Practical Example: Multi-Level Data Sensitivity¶
The following example demonstrates layered ACL in a healthcare scenario:
PREFIX acl: <http://indentiadb.io/acl#>
PREFIX fhir: <http://hl7.org/fhir/>
PREFIX ex: <http://example.org/hospital/>
# SID assignments (configured via LDAP group_sid_mapping):
# S-1-5-21-hosp-1001 = Clinicians
# S-1-5-21-hosp-1002 = Billing Department
# S-1-5-21-hosp-1003 = Researchers (anonymized access)
# S-1-5-21-hosp-1004 = Hospital Administrators
# Patient name: visible to clinicians and administrators
<< ex:patient-7842 fhir:name "Jane Doe" >>
acl:allowedSid "S-1-5-21-hosp-1001" ;
acl:allowedSid "S-1-5-21-hosp-1004" .
# Diagnosis: visible to clinicians only
<< ex:patient-7842 fhir:condition ex:diabetes-type2 >>
acl:allowedSid "S-1-5-21-hosp-1001" .
# Billing code: visible to billing and administrators
<< ex:patient-7842 fhir:claim ex:claim-456 >>
acl:allowedSid "S-1-5-21-hosp-1002" ;
acl:allowedSid "S-1-5-21-hosp-1004" .
# Anonymized demographic (no ACL): visible to all including researchers
ex:patient-7842 fhir:ageGroup "40-50" ;
fhir:gender "female" .
A researcher running SELECT * WHERE { ex:patient-7842 ?p ?o } sees:
- fhir:ageGroup "40-50"
- fhir:gender "female"
A clinician sees all four properties including name and diagnosis.
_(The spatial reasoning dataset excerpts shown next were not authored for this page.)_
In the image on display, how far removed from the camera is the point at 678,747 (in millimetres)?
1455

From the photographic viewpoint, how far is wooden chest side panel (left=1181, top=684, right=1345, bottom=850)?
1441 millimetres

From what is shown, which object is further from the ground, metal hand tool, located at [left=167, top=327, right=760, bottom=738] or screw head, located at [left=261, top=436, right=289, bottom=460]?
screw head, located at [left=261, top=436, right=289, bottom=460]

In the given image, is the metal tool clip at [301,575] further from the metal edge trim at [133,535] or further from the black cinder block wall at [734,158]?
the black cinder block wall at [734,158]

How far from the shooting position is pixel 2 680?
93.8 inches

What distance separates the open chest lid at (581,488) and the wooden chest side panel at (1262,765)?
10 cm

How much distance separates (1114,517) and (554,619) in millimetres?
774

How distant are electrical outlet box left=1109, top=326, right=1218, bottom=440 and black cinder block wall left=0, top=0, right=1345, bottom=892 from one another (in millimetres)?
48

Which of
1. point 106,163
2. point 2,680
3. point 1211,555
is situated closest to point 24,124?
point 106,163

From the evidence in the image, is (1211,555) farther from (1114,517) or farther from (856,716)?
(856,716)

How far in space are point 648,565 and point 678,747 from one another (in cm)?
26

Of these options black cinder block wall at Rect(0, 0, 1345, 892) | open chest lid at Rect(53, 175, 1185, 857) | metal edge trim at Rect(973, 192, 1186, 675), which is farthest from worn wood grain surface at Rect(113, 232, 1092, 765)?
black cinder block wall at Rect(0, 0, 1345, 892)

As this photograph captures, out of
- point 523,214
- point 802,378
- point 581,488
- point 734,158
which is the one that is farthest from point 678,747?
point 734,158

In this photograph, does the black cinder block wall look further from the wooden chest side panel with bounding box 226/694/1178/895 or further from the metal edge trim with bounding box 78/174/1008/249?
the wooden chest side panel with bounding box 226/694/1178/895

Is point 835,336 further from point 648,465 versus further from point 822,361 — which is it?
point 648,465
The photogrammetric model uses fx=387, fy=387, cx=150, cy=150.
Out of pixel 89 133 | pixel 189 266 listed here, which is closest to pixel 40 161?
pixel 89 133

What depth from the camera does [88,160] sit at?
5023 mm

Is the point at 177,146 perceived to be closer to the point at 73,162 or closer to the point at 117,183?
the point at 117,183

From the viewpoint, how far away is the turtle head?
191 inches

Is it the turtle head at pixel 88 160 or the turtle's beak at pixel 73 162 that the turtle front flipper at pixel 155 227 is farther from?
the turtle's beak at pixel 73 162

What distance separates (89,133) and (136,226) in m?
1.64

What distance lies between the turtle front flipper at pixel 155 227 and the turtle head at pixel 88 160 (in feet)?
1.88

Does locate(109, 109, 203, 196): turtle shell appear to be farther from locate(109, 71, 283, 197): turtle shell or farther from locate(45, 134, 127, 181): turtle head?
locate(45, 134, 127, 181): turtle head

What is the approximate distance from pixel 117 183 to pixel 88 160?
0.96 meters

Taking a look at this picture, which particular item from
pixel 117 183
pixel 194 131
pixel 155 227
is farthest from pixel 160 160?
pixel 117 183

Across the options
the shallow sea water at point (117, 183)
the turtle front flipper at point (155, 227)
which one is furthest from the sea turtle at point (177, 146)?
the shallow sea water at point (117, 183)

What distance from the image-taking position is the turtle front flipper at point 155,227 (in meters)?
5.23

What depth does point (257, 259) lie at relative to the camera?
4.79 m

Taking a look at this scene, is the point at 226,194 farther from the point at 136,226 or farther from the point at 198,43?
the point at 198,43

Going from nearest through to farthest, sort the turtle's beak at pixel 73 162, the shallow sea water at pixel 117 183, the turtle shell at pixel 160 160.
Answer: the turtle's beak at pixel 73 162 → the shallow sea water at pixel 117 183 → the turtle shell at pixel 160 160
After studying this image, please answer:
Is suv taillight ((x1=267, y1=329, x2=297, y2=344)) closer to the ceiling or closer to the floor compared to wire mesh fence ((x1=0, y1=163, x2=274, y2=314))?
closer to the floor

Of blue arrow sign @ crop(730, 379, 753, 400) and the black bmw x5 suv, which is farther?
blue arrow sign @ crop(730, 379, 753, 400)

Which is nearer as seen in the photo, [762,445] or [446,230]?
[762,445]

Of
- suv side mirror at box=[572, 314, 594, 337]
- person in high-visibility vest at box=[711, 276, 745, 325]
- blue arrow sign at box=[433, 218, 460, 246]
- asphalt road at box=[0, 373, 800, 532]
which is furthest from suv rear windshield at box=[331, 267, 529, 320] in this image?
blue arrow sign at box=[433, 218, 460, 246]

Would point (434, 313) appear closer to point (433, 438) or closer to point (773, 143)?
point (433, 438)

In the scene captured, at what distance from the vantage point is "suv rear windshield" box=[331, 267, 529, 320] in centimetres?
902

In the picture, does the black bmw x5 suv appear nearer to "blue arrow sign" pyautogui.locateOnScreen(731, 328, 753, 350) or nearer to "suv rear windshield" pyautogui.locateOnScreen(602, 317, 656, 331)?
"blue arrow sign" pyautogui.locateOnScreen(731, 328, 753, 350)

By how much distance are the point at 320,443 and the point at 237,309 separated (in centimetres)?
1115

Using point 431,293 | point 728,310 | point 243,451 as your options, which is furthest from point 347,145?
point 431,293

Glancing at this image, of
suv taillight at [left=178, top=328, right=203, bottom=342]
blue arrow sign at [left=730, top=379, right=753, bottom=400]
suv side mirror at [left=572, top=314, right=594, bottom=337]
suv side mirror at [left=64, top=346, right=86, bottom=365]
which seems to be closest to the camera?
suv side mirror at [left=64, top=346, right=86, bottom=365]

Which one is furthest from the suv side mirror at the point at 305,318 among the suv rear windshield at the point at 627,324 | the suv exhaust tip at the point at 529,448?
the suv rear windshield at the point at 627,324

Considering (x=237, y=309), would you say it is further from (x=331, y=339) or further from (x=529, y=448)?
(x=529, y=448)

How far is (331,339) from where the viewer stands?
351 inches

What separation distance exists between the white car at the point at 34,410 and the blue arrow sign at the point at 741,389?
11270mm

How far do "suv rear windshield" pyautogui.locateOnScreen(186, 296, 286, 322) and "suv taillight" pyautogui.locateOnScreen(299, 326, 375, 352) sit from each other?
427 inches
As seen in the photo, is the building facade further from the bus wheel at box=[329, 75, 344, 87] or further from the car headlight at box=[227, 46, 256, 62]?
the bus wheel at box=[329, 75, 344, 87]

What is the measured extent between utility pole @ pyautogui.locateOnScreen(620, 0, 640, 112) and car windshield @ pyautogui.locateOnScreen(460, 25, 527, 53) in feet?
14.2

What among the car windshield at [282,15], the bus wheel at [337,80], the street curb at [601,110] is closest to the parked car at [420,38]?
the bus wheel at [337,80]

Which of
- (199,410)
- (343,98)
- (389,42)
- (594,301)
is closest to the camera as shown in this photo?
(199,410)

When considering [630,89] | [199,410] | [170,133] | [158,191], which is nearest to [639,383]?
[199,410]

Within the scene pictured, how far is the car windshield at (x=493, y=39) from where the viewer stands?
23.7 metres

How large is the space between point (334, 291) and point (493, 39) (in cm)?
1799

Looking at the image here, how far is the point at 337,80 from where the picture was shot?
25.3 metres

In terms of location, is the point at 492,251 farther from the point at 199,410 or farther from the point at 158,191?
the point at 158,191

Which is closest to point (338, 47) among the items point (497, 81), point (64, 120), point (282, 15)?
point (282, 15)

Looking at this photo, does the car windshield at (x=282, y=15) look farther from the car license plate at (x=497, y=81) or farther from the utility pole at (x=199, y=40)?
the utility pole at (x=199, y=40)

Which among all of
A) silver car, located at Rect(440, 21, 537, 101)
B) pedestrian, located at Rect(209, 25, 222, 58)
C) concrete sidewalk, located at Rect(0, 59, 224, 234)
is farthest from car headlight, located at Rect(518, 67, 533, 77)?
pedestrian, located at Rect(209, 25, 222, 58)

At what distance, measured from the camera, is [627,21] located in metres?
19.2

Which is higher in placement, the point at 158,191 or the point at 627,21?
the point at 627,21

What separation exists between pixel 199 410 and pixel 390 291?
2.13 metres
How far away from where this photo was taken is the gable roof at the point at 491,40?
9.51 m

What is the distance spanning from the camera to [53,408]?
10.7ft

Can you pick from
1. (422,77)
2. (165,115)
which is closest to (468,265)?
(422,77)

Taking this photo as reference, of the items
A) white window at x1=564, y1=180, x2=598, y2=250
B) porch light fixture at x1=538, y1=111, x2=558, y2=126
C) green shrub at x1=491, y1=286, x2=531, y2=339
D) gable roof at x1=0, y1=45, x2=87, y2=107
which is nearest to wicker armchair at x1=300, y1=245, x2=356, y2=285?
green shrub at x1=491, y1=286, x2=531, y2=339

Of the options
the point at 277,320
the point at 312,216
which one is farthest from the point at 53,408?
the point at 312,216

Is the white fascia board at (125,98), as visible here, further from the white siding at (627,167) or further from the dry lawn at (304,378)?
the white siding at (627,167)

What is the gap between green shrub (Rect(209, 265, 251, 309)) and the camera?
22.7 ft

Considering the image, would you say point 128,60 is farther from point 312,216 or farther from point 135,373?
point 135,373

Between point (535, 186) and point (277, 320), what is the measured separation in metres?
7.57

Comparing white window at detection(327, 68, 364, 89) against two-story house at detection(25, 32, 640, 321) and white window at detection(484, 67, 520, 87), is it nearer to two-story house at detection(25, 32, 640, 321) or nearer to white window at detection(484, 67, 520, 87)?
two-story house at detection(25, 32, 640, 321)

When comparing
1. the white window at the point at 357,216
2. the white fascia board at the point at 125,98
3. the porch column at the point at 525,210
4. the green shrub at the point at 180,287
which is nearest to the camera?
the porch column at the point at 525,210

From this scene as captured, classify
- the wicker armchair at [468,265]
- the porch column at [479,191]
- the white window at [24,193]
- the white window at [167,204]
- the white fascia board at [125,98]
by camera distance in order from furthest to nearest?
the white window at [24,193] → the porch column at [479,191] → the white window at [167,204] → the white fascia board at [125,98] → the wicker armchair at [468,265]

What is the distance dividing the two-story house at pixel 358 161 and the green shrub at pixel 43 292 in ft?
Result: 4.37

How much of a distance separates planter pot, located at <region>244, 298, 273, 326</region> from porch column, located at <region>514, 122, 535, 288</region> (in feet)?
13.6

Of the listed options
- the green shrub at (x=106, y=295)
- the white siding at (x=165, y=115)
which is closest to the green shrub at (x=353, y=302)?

The billing department sees age, gender, and the claim — but not the diagnosis.
Audit Logging¶
All ACL-filtered accesses are optionally logged:
[audit]
enabled = true
log_acl_filter = false # true = log every filtered triple (very high volume)
log_writes = true
log_auth = true
output = "sparql_graph"
When log_acl_filter = true, every triple that was filtered out for a principal is logged with the principal's identity, the filtered triple's subject/predicate, and the timestamp. This is useful for compliance auditing but generates high log volume in systems with many ACL-annotated triples.